What you should do: Using the excerpt on dial-a-dealer drug operations, decide whether each statement agrees with it: (a) Dial-a-dealers take orders through Snapchat or encrypted messaging apps. (b) Dial-a-dealers usually have prior criminal records. (c) A Sydney magistrate said such sentences come up in court only now and then. Answer yes or no for each, and quote the words from the excerpt that settle it.

Dreams of the high life, the false promise of fast money and – at times – crippling addiction have left the lives of young people in tatters as they were lured into the doomed profession of drug dealing.

Australia's growing drug crisis

The allure of fast cash and the high life is luring otherwise law-abiding young adults into risky drug supply gambits which wind up destroying their lives.

A Sydney magistrate recently said “not a day goes by” in court without a sentence for someone involved in a dial-a-dealer style drug operation, as NSW Police continue to stamp out new players who believe they alone can avoid detection.

But time and time again, the courts hear the same stories about the same doomed operations.

Dial-a-dealers – often with no criminal record, acting at the behest of a higher authority – will take “orders”, sometimes expressed in code, through Snapchat or an encrypted messaging app such as WhatsApp or Telegram.

Police lie in wait at known hot spots – Double Bay’s night-life district, Northies in Cronulla, the Manly Corso – for the moment a car pulls up, a customer gets in, and is promptly dropped back off only metres down the road once the deal is done.

Some officers will pick up the customer clutching a bag – while others go after the dealer, and in minutes the jig is up.

Drugs seized by police in December 2021.
Drugs seized by police in December 2021.
SF Northrop has seized more than 5kg of cocaine.
SF Northrop has seized more than 5kg of cocaine.

What follows is, at best, a stern word from a magistrate and a single chance to avoid conviction – but at worst, is months or years behind bars.

Even once the legal ordeal is done, convicted offenders must then grapple with the prospect of never being allowed to travel to certain countries, or take certain jobs due to their criminal record.

“The NSW Police Force continues to target those involved in the drug supply chain on all levels,” a NSW Police spokesman said.

Information provided:
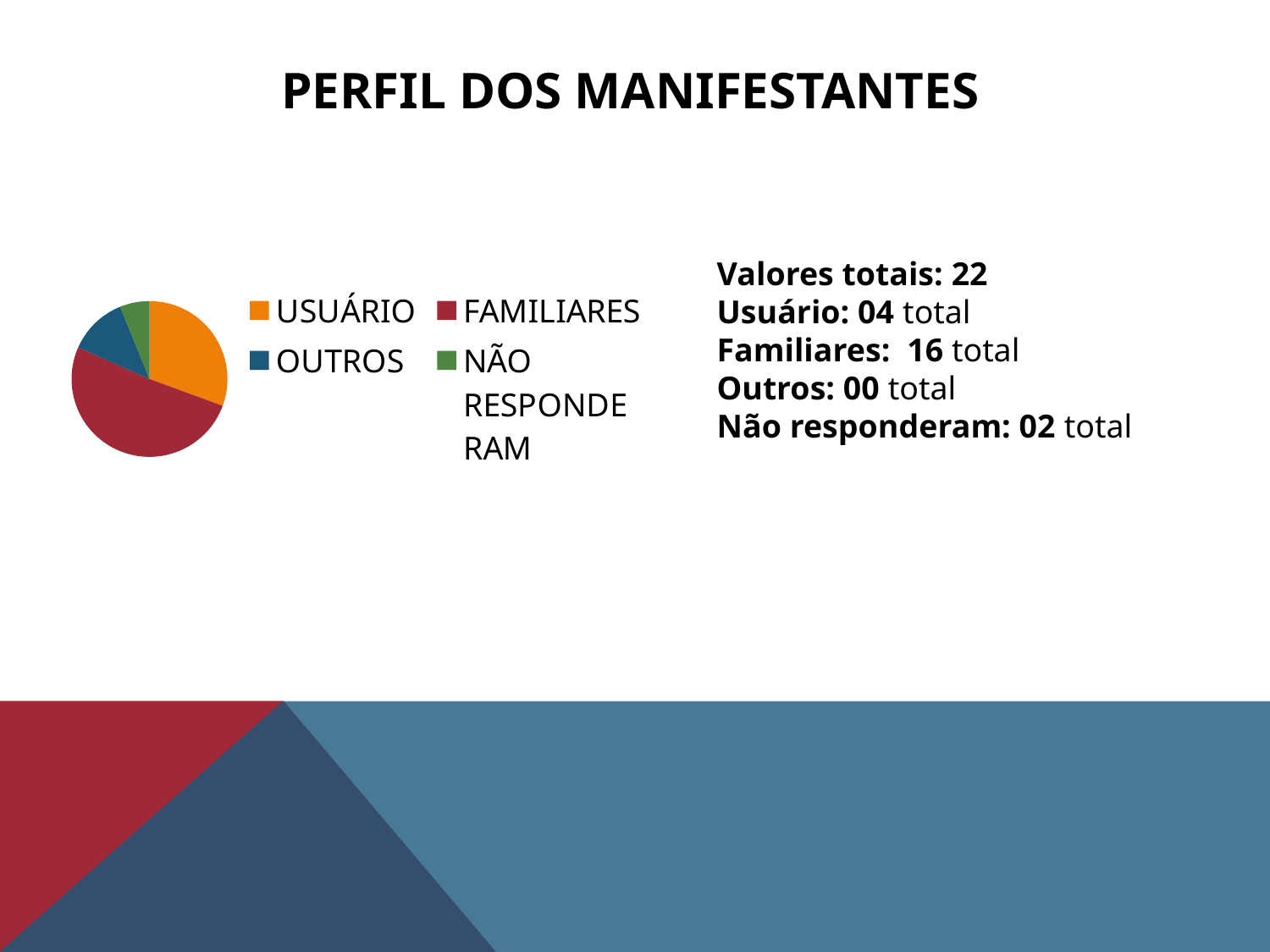
Which slice is larger in the pie chart, OUTROS or NÃO RESPONDERAM? OUTROS What kind of chart is shown on the slide? pie chart What colour is the FAMILIARES slice in the pie chart? red Which category has the smallest slice in the pie chart? NÃO RESPONDERAM Which category has the largest slice in the pie chart? FAMILIARES Which slice is larger in the pie chart, FAMILIARES or USUÁRIO? FAMILIARES What is the title of the slide containing the pie chart? PERFIL DOS MANIFESTANTES Which slice is larger in the pie chart, USUÁRIO or OUTROS? USUÁRIO How many categories does the pie chart's legend list? 4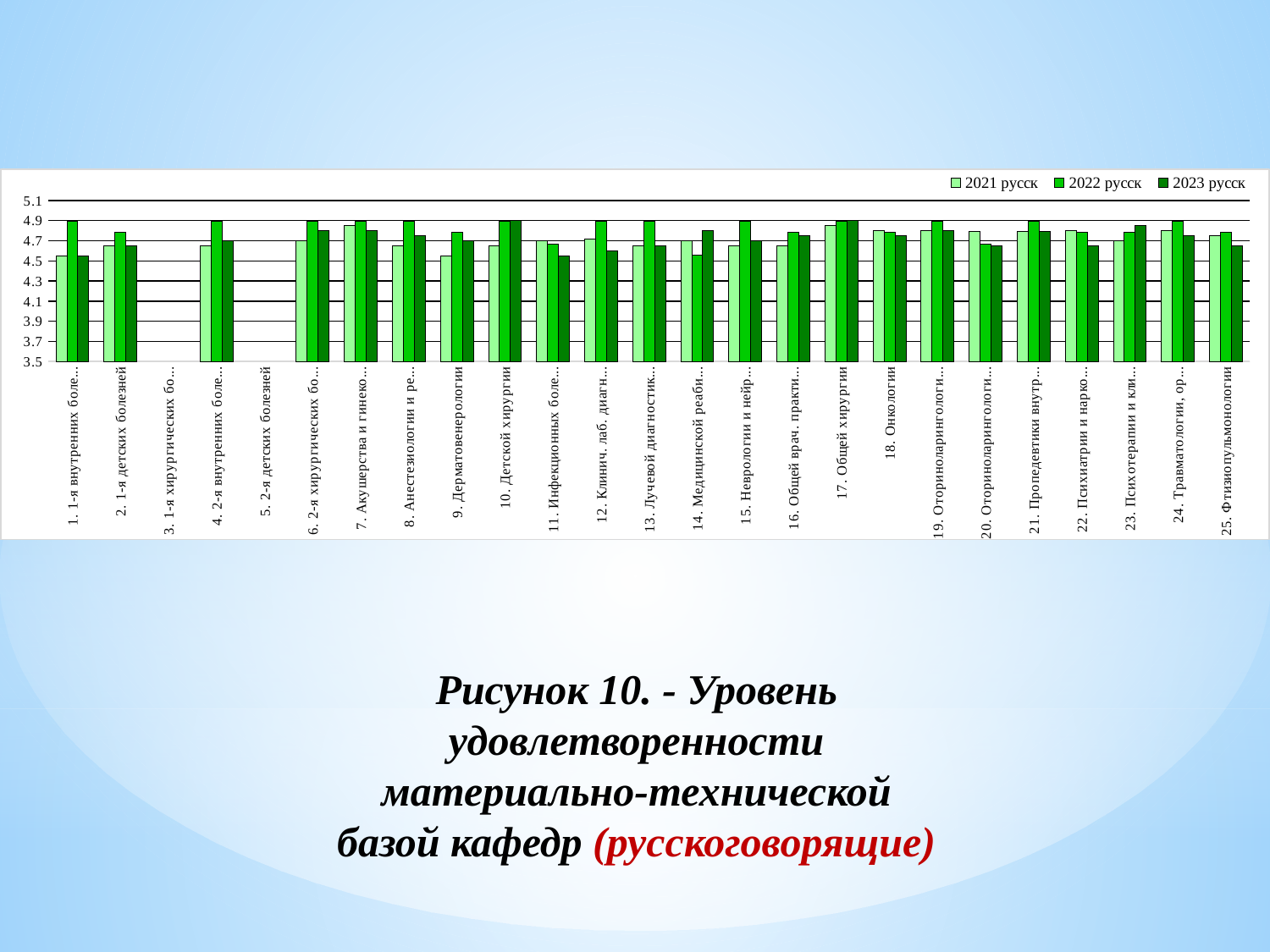
How many series does the chart legend list? 3 Is the 2023 русск value for "17. Общей хирургии" greater or less than 4.7? greater How many categories are labelled along the x axis of the chart? 25 How many labelled categories on the x axis have no bars plotted at all? 2 Is the 2021 русск value for "9. Дерматовенерологии" greater or less than 4.7? less Is the 2022 русск value for "10. Детской хирургии" greater or less than 4.7? greater What kind of chart is shown on the slide? bar chart For "14. Медицинской реаби...", which series has the larger value, 2022 русск or 2023 русск? 2023 русск For "1. 1-я внутренних боле...", which series has the larger value, 2021 русск or 2022 русск? 2022 русск What are the three series named in the chart legend? 2021 русск, 2022 русск, 2023 русск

Completed exercise:
(a) Yes: "will take “orders”, sometimes expressed in code, through Snapchat or an encrypted messaging app such as WhatsApp or Telegram."
(b) No: "often with no criminal record"
(c) No: "A Sydney magistrate recently said “not a day goes by” in court without a sentence for someone involved in a dial-a-dealer style drug operation"